Exercices proposés:
1. Répondez aux questions suivantes à partir du texte sur l'expulsion des Juifs de France.
(a) En quel mois et en quelle année Philippe Auguste décide-t-il l'expulsion des Juifs de France ?
(b) À quelle date Philippe Auguste est-il associé au trône ?
(c) Auprès de quel pape Louis VII a-t-il protesté ?
2. Poursuivez le texte sur l'expulsion des Juifs de France après sa dernière phrase.

Texte extrait:
━━━━━━━━━━━━━━━━━━━━━━━━━━━━━━

LES CAPETIENS
PHILIPPE AUGUSTE, CHEF D'ETAT
L'EXPULSION DES JUIFS DE FRANCE
(AVRIL
1182)
Rompant avec la politique de son père, Philippe Auguste n'entend plus accorder protection aux Juifs du royaume. Sous prétexte d'agir en bon chrétien, il va décider la saisie de leurs biens, puis leur expulsion de France, en avril 1182. Des mesures qui ont surtout pour but de renflouer le Trésor. Pour la Couronne, le gain à court terme est énorme; mais il n'ira pas sans avoir de conséquences sur le fonctionnement de l'économie.
A peine est-il associé au trône, le 1er novembre 1179, que
Philippe Auguste exerce la plénitude du pouvoir et expédie en
son nom des chartes où le consentement de Louis VII n'est même
pas mentionné. Le jeune roi agit tout simplement comme si son père
n'était plus de ce monde! De surcroît, il rompt nettement avec
la politique paternelle; sans doute afin de s'affirmer comme souverain au moment
où sa mère, la reine Adèle de Champagne, à la tête
du parti champenois, ainsi que le comte de Flandre, Philippe d'Alsace, espèrent
le garder sous leur coupe et s'octroyer ainsi le gouvernement.
A cette époque,
les Juifs sont de plus en plus mal considérés en Occident; peut-être
à cause des revers des croisés en Terre Sainte. En France, cependant,
les communautés urbaines en butte à l'hostilité du peuple
et du clergé ont bénéficié de la protection de Louis
VII. En 1179, la dernière année effective de son règne,
le roi a reconnu l'existence légale des Juifs et, à Etampes, un
prévôt a été autorisé à arrêter
leurs débiteurs chrétiens récalcitrants. Quans le concile
du Latran a décidé que les Juifs ne pouvaient avoir des serviteurs
chrétiens, il a protesté auprès du pape Alexandre III,
en vain.

━━━━━━━━━━━━━━━━━━━━━━━━━━━━━━

Données répertoriées:
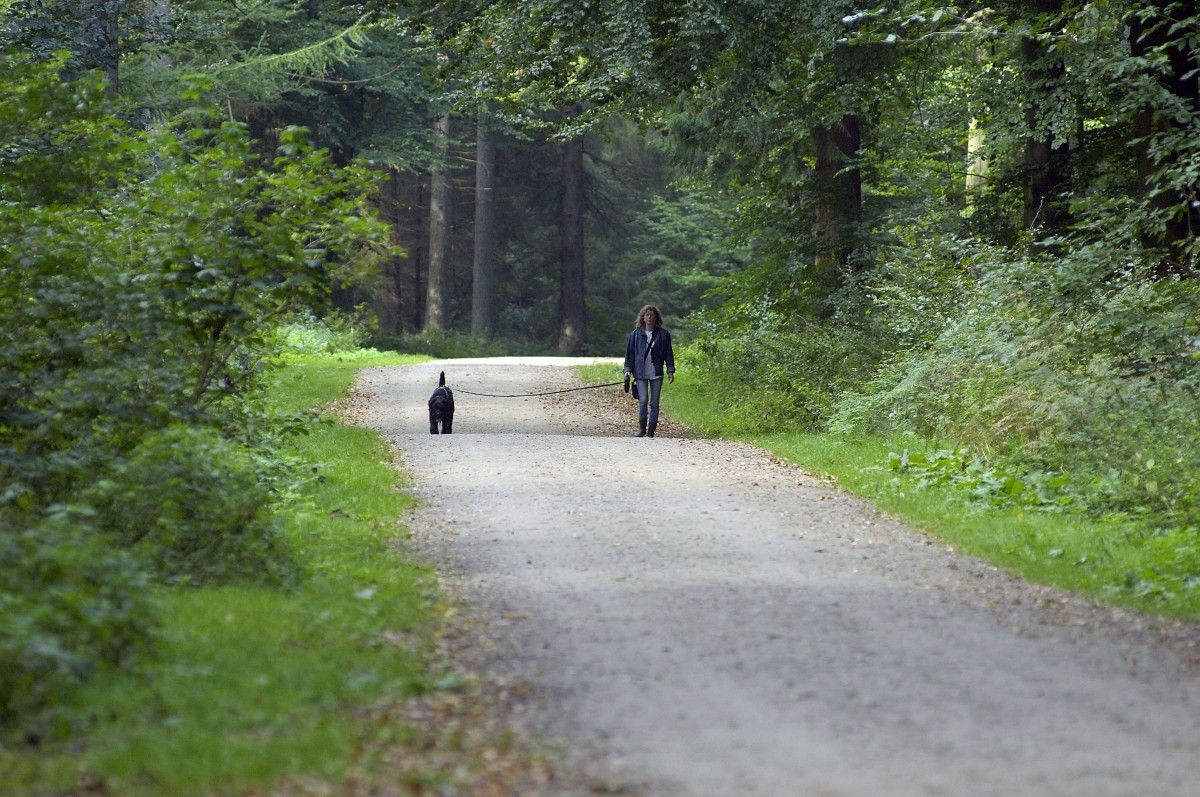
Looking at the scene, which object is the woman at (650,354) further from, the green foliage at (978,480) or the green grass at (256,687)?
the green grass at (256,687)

━━━━━━━━━━━━━━━━━━━━━━━━━━━━━━

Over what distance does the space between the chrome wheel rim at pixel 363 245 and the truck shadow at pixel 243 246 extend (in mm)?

━━━━━━━━━━━━━━━━━━━━━━━━━━━━━━

Réponses par exercice:
1.
(a) En avril 1182.
(b) Le 1er novembre 1179.
(c) Auprès du pape Alexandre III.

2.
Plus que religieuse, la motivation de Philippe Auguste est d'ordre économique. Affirmer l'autorité monarchique, guerroyer contre des vassaux rebelles et contre l'étranger, financer la croisade coûte cher, très cher... Et les Juifs sont réputés immensément riches. Dès janvier 1180, le roi signe un édit qui conduit à de nombreuses arrestations. Au mois de mars, un samedi, jour du sabbat, "les Juifs furent saisis dans leurs synagogues dans toute la France et dépouillés de leur or, de leur argent et de leurs vêtements", relate le moine Rigords de Saint Denis, biographe du souverain. Pour recouvrer leur liberté, les Juifs sont contraints de payer une énorme rançon de quelque quinze mille marcs d'argent, rapporte le chroniqueur anglais Raoul de Diceto. Par ailleurs, le roi annule toutes les dettes contractées par les chrétiens envers les Juifs, dont il se fait verser vingt pour cent du montant : "Il reçut un immense montant d'argent des chrétiens français", constate le chroniqueur Giselbet de Mon. Puis, après avoir consulté l'ermite Bernard de Vincennes, Philippe Auguste décide, en avril 1182, "d'éjecter tous les Juifs de ses propres villes et châteaux". Il fixe le mois de juillet comme date limite de leur départ avec leurs familles; ne les autorise à vendre que leurs biens meubles et s'octroie la propriété de leurs biens fonciers. Pour la Couronne, le gain à court terme est considérable.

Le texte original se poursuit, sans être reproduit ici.